- The Living Monolith as depicted in X-Men (vol. 2) #94 (November 1999). Art by Alan Davis.

Publication information
- Publisher: Marvel Comics
- First appearance: The X-Men #54 (March 1969)
- Created by: Arnold Drake Don Heck

In-story information
- Alter ego: Ahmet Abdol
- Species: Human mutant
- Team affiliations: Cult of the Living Monolith The Twelve
- Partnerships: Plasma
- Notable aliases: Living Pharaoh Living Planet
- Abilities: Energy absorption and projection Superhuman strength, durability and longevity Size and mass manipulation Telepathy

= Living Monolith =

Marvel Comics fictional character

The Living Monolith (Ahmet Abdol) is a supervillain appearing in American comic books published by Marvel Comics. He was created by writer Arnold Drake and artist Don Heck, and first appeared in The X-Men #54 (March 1969).

Abdol is the Living Pharaoh while in his normal appearance, but once he obtained enough cosmic energy, he would increase in mass, size, and power, thus becoming the Living Monolith.

Abdol has mainly been an X-Men villain, usually using Havok to become the Living Monolith. He has also used other superheroes, including the Fantastic Four (who gained their super powers from exposure to cosmic rays). He even killed his own daughter to achieve his goal.

==Fictional character biography==
Ahmet Abdol was born in Cairo, Egypt. He is a professor of Egyptology and archeologist who possesses the ability to manipulate cosmic energy, mainly by absorbing it and projecting it as energy blasts. Deciding to use his powers for his own personal gain, Abdol creates a cult around himself as the messiah, the Cult of the Living Pharaoh, and becomes a supervillain, intending to rule all of Earth.

Abdol discovers that another mutant, Havok (Alex Summers, brother to Scott Summers also known as Cyclops) could absorb and project cosmic energy more easily than him. Abdol kidnaps Havok and uses him to increase his power, then battles the X-Men. He transforms into the Living Monolith and battles the X-Men in this form. He is captured by Sentinels, but escapes.

Later, Abdol abducts Mister Fantastic, the Invisible Woman, and the Human Torch to absorb cosmic radiation from their bodies, growing to a massive size. Thor throws Abdol into outer space, where he becomes a "Living Planet," similar to Ego.

It is later revealed that Abdol's formerly dormant mutant powers were activated by a procedure performed on him by Mister Sinister. Sinister spliced genes from Alex Summers into his genome, thus giving Abdol the ability to absorb cosmic energy. Since his powers were modified to become genetically similar to Havok's, this explained why their abilities symbiotically interfered with one another's.
Abdol is found by Bishop and Deathbird floating in space. Deathbird betrays Bishop and brings Abdol to Apocalypse, who uses his body as an energy container during The Twelve story arc.

When the Crimson Gem of Cyttorak reappears on Earth and sends out a call to individuals suitable to become a new Juggernaut, Abdol hears the call and makes his way to the Temple of Cyttorak. Amidst conflict between demonic guardians of the Gem, the X-Men, and several prospective and former candidates for the Juggernaut's power, Abdol manages to claim the Gem.
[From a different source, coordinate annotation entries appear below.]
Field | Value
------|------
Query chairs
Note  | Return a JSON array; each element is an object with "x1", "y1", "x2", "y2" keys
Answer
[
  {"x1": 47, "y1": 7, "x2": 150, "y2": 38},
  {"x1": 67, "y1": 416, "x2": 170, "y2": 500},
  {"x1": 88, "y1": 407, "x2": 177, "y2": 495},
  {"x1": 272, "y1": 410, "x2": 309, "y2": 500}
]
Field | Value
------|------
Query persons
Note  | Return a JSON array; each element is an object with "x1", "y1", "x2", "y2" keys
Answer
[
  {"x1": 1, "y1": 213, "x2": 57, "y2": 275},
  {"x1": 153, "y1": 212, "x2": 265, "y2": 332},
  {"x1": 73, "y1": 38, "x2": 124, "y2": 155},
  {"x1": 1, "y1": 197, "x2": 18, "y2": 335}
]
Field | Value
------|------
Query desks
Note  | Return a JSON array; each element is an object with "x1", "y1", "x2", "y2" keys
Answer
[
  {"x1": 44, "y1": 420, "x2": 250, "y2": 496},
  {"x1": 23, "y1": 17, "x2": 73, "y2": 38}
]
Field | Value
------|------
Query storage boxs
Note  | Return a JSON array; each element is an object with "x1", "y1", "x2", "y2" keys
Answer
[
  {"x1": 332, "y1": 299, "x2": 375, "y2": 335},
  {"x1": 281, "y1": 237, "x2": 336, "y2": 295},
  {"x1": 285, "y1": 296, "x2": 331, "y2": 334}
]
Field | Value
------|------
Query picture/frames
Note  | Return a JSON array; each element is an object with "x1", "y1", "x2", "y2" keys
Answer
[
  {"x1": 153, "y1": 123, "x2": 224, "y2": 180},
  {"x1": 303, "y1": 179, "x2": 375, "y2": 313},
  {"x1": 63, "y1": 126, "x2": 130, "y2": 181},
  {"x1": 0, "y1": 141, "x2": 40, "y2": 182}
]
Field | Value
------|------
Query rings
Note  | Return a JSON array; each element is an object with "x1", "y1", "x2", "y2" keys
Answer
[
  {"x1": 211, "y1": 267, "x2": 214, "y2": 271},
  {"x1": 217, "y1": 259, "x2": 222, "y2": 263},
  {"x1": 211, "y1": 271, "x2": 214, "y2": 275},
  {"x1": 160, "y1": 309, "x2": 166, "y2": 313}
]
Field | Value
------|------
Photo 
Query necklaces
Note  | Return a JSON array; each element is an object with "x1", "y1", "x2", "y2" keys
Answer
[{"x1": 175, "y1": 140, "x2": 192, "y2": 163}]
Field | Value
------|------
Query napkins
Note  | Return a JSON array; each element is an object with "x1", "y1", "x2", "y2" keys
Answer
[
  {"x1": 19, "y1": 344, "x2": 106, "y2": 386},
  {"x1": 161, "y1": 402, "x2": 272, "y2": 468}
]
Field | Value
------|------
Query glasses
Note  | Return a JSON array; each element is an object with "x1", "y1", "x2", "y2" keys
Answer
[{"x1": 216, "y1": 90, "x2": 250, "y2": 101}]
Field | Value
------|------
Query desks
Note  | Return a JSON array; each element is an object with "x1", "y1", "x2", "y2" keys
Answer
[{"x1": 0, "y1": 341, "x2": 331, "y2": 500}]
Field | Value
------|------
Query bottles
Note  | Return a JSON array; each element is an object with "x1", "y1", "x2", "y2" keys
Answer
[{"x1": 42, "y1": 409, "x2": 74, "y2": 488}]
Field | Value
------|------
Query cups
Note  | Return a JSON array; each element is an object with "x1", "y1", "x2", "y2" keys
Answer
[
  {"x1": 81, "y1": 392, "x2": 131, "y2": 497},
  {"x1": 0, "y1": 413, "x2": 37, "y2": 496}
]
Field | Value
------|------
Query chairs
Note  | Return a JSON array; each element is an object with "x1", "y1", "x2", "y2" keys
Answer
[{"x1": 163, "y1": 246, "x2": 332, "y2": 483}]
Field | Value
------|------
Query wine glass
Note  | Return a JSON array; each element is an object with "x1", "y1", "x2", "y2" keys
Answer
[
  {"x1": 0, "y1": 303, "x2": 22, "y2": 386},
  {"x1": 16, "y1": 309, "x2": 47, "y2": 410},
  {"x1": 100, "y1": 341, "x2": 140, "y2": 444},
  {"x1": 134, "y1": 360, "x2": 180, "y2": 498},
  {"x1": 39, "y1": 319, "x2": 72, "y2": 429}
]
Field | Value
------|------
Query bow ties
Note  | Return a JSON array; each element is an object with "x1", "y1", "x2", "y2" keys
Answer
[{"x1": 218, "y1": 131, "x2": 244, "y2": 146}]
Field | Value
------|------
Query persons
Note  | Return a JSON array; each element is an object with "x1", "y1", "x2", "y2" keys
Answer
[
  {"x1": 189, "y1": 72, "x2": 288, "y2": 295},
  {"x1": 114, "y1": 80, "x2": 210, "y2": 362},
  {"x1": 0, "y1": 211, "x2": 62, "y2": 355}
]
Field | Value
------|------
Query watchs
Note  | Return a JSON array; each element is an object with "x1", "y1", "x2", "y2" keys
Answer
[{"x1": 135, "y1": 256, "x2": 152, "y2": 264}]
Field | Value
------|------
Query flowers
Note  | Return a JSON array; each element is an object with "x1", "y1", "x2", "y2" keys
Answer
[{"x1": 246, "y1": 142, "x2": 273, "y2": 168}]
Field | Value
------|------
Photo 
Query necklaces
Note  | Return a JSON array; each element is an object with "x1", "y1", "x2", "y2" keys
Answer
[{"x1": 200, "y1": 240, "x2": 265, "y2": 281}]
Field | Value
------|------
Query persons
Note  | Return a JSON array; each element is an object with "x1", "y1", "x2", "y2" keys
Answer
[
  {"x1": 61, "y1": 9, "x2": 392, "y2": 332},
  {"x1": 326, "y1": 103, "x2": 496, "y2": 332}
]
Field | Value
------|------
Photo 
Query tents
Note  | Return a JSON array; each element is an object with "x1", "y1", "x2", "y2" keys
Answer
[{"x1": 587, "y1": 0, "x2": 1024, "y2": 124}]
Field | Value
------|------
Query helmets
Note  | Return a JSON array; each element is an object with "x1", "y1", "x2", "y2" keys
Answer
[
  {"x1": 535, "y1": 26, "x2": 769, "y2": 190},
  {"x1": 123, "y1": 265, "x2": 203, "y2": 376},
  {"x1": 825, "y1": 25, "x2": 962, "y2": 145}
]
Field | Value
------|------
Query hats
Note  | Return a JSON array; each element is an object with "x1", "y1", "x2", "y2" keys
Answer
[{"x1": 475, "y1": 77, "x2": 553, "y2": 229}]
He loses his powers when Cyttorak returns his power to his former host, Cain Marko.

==Powers and abilities==
Ahmet Abdol possesses the mutant ability to absorb cosmic energy, transforming him into the Living Monolith. After genetically augmenting himself, he gains the additional ability to empower himself by absorbing energy and psychic abilities that enable him to read and control the minds of others. Additionally, he is a skilled scientist specializing in archaeology, genetics, and radiation.

==In other media==
- The Living Monolith appears as a boss in X-Men.
- The Living Monolith appears as a boss in X-Men Legends II: Rise of Apocalypse, voiced by Dwight Schultz.
- Ahmet Abdol as the Living Monolith and Living Pharaoh appears as a boss in Marvel Avengers Alliance.